**YOUR TASK**:
Although the records contain pictures, the copy should leave them out and match everything else exactly.

*** Block opens ***

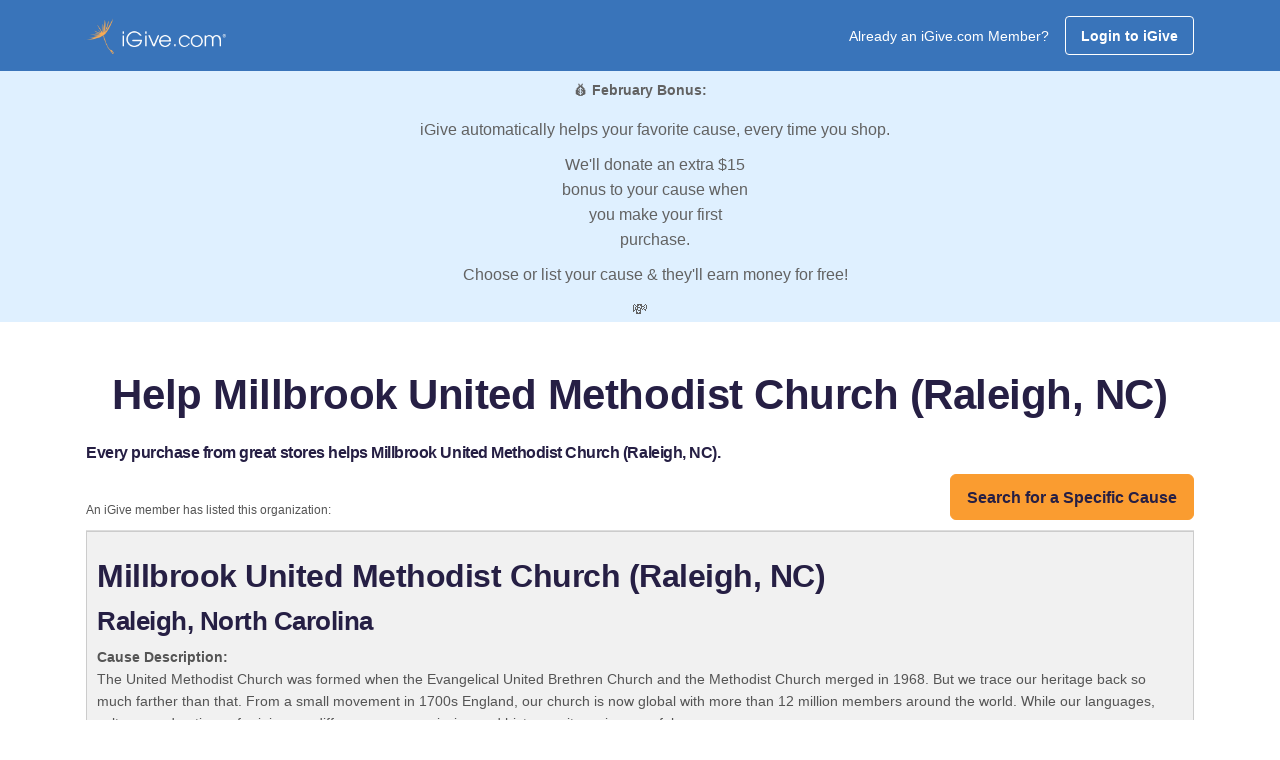

--- FILE ---
content_type: application/x-javascript
request_url: https://www.clarity.ms/tag/k1ps0808d3?ref=gtm2
body_size: 1002
content:
!function(c,l,a,r,i,t,y){function sync(){(new Image).src="https://c.clarity.ms/c.gif"}"complete"==document.readyState?sync():window.addEventListener("load",sync);a[c]("metadata",(function(){a[c]("set","C_IS","0")}),!1,!0);if(a[c].v||a[c].t)return a[c]("event",c,"dup."+i.projectId);a[c].t=!0,(t=l.createElement(r)).async=!0,t.src="https://scripts.clarity.ms/0.8.52-beta/clarity.js",(y=l.getElementsByTagName(r)[0]).parentNode.insertBefore(t,y),a[c]("start",i),a[c].q.unshift(a[c].q.pop()),a[c]("set","C_IS","0")}("clarity",document,window,"script",{"projectId":"k1ps0808d3","upload":"https://z.clarity.ms/collect","expire":365,"cookies":["_uetmsclkid","_uetvid","_clck"],"track":true,"content":true,"fraud":false,"unmask":["#newemail","password1","lname","newemail","q","fname","#txtcausename","causesearchinput","body"],"keep":["msclkid"],"dob":2224});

*** Block closes ***

**SOLVED EXERCISE**:
--- FILE ---
content_type: application/x-javascript
request_url: https://www.clarity.ms/tag/k1ps0808d3?ref=gtm2
body_size: 1002
content:
!function(c,l,a,r,i,t,y){function sync(){(new Image).src="https://c.clarity.ms/c.gif"}"complete"==document.readyState?sync():window.addEventListener("load",sync);a[c]("metadata",(function(){a[c]("set","C_IS","0")}),!1,!0);if(a[c].v||a[c].t)return a[c]("event",c,"dup."+i.projectId);a[c].t=!0,(t=l.createElement(r)).async=!0,t.src="https://scripts.clarity.ms/0.8.52-beta/clarity.js",(y=l.getElementsByTagName(r)[0]).parentNode.insertBefore(t,y),a[c]("start",i),a[c].q.unshift(a[c].q.pop()),a[c]("set","C_IS","0")}("clarity",document,window,"script",{"projectId":"k1ps0808d3","upload":"https://z.clarity.ms/collect","expire":365,"cookies":["_uetmsclkid","_uetvid","_clck"],"track":true,"content":true,"fraud":false,"unmask":["#newemail","password1","lname","newemail","q","fname","#txtcausename","causesearchinput","body"],"keep":["msclkid"],"dob":2224});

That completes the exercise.